■ Given instruction 1: Duplicate the part of the passage on corporate purpose that opens with the words containing "What inspired the" and closes with "back to work.".
■ Given instruction 2:
Answer from the passage on corporate purpose:
(a) How many years have passed since Business Roundtable released its updated Statement on the Purpose of a Corporation?
(b) What did investors and scholars elevate as the primary measure of progress for public companies?
(c) Who wrote the recent essay quoted in the passage?
■ Given instruction 3: Extend the passage on corporate purpose, picking up after its final sentence.

The Business & Society Program at the Aspen Institute leverages the Institute’s strengths in dialogue, leadership development and systems transformation to accelerate the pace of change in business corporations. Our goal? Business decisions aligned with the health of society—and the planet.
We need business at the table to make progress on the most important issues of our day. Who will lead, and how do we know if we are on track?
This month marks five years since Business Roundtable released its updated Statement on the Purpose of a Corporation. In many ways, it was a wake-up call for the business sector.
What inspired the BRT Statement? Four decades had passed since investors and scholars elevated return to shareholders as the primary measure of progress for public companies. In 2019, with the climate changing, employees finding their voice, and the license to operate once again in the spotlight, Business Roundtable CEOs re-elevated the idea of “stakeholder” management—a well-intentioned but unsatisfying, non-prescriptive management philosophy that confounds managers and investors alike.
It’s time to get back to work.
In this recent essay, Professor Lynn S. Paine writes that ”we are no closer to a resolution of the debate, and shareholder primacy remains deeply embedded in our system of corporate governance.”
I especially appreciate that Lynn calls out this conundrum embedded in executive incentives and pay practices:
“What’s more, shareholder returns continued to be the predominant metric for awarding long-term incentive pay to CEOs of S&P 500 companies, which included about two-thirds of the companies whose CEOs signed the statement.”

■ Items:

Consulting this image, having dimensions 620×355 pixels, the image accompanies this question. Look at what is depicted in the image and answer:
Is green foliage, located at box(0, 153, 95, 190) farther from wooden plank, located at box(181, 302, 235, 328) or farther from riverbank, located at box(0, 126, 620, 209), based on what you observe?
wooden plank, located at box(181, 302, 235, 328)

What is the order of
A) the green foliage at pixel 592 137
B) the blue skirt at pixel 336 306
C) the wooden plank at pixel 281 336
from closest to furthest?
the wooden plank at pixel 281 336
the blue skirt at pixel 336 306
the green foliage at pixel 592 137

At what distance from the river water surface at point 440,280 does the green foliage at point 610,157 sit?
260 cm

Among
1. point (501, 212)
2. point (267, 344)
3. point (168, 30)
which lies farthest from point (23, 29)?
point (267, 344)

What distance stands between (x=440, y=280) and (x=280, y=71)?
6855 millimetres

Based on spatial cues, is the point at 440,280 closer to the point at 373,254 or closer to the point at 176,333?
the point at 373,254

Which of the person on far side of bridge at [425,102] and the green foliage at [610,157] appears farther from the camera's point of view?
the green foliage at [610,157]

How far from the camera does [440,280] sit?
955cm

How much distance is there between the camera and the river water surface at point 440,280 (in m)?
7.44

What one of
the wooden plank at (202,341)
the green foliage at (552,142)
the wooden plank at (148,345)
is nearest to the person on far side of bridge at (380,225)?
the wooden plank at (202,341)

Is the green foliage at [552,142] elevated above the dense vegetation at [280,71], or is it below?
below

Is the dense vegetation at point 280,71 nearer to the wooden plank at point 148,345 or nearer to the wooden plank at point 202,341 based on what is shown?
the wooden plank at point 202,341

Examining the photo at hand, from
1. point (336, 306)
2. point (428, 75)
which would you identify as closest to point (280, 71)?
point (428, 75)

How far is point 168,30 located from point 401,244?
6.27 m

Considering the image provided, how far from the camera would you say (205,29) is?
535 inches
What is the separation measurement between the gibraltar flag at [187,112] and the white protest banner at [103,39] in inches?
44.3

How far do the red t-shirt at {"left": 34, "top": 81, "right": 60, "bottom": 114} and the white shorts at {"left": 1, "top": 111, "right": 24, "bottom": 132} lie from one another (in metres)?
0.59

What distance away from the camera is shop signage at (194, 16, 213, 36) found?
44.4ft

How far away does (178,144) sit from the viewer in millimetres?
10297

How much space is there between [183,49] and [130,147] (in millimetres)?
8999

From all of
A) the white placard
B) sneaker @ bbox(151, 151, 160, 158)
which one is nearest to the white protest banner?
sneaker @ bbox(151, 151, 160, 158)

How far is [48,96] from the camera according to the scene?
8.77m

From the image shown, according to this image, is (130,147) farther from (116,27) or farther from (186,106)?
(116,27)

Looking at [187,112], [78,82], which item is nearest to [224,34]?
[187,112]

■ Right answer 1:
What inspired the BRT Statement? Four decades had passed since investors and scholars elevated return to shareholders as the primary measure of progress for public companies. In 2019, with the climate changing, employees finding their voice, and the license to operate once again in the spotlight, Business Roundtable CEOs re-elevated the idea of “stakeholder” management—a well-intentioned but unsatisfying, non-prescriptive management philosophy that confounds managers and investors alike.
It’s time to get back to work.

■ Right answer 2:
(a) Five years.
(b) Return to shareholders.
(c) Professor Lynn S. Paine.

■ Right answer 3:
To mark the five-year anniversary of the restatement of corporate purpose, the BRT posted this piece calling out significant investments in employment practices and other meaningful examples of progress. They speak to the power of business to work at scale on skill development and manufacturing competitiveness.
At the same time, those working to harness business innovation and partnership should expect more. We want evidence that commitments on decarbonization are real and accelerating. We want to know that the bank the BRT highlights in its post is also using its credit capacity to pick up the pace of change on the energy transition. That the tech company is putting the right protocols in place to assure the safety of our children. That the retailers are managing the supply chain with the highest standards when it comes to labor and conservation. That every enterprise focuses on what is most meaningful and material to reprice and eliminate externalities.
Five years out, the extraordinary potential of business is apparent. But the frustrations of those who unpack “ESG” and weaknesses in the win-win narrative (@Andrew King BU, Ken Pucker) are also apparent and growing. Share price valuations continue to undermine “values” while consumers ignore, and investors misprice, the real long-term value of operating sustainably—and humanely. Public markets are unrelenting in demands for return on investment today, regardless of future costs to labor and the environment.
For the sake of society and for its own future, business needs to answer to a higher calling.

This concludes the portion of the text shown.